The synthetic route of 109-08-0 has been constantly updated, and we look forward to future research findings.

Reference:
Patent; Shandong Tianxin Chemical Co., Ltd.; Ju Youguo; Zhao Benteng; Wang Zewu; Yang Hanhua; Zhang Zhaoyuan; Liu Jian; Gong Fangxin; (6 pag.)CN107954913; (2018); A;,
Pyrazine – Wikipedia,
Pyrazine | C4H4N2 – PubChem

Each compound has different characteristics, and only by selecting the characteristics of the compound suitable for a specific situation can the compound be applied on a large scale. 369638-68-6, name is tert-Butyl (5-methylpyrazin-2-yl)carbamate, This compound has unique chemical properties. The synthetic route is as follows., Safety of tert-Butyl (5-methylpyrazin-2-yl)carbamate

Intermediate: te/t-butyl 5-(bromomethyl)pyrazin-2-ylcarbamate (29b)BocHNgammaN.(29b)To a solution of te/t-butyl 5-methylpyrazin-2-ylcarbamate (29a) (100 g, 0.48 mol) inCCU (40 mL) was added NaHCO,? followed by AZ-bromosuccinimide (130 g, 0.57 mol). The resulting mixture was heated to reflux at 800C for 12 hours then cooled to room temperature. The reaction mixture was filtered through Cehte and the filtrate was concentrated in vacuo. The crude product was chromatographed (SiO?; 5 % EtOAc in CHCI3) to give tert-buty 5-{bromomethyi)pyrazm-2-y.carbamate (29b).

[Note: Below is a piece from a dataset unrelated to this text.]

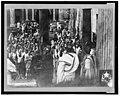 Scene from the 1913 Italian silent film Quo Vadis? LCCN2006691529.jpg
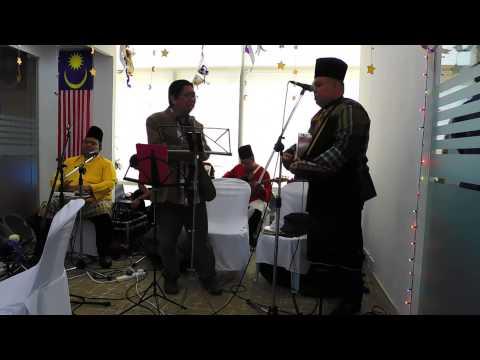 Sesi Karaoke Client bersama Ghazal2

According to the analysis of related databases, 369638-68-6, the application of this compound in the production field has become more and more popular.

Reference:
Patent; PFIZER INC.; BENBOW, John William; LOU, Jihong; PFEFFERKORN, Jeffrey Allen; TU, Meihua Mike; WO2010/13161; (2010); A1;,
Pyrazine – Wikipedia,
Pyrazine | C4H4N2 – PubChem

Electric Literature of 69816-35-9, Each compound has different characteristics, and only by selecting the characteristics of the compound suitable for a specific situation can the compound be applied on a large scale. 69816-35-9, name is 6-(Trifluoromethyl)pyrazin-2-amine, This compound has unique chemical properties. The synthetic route is as follows.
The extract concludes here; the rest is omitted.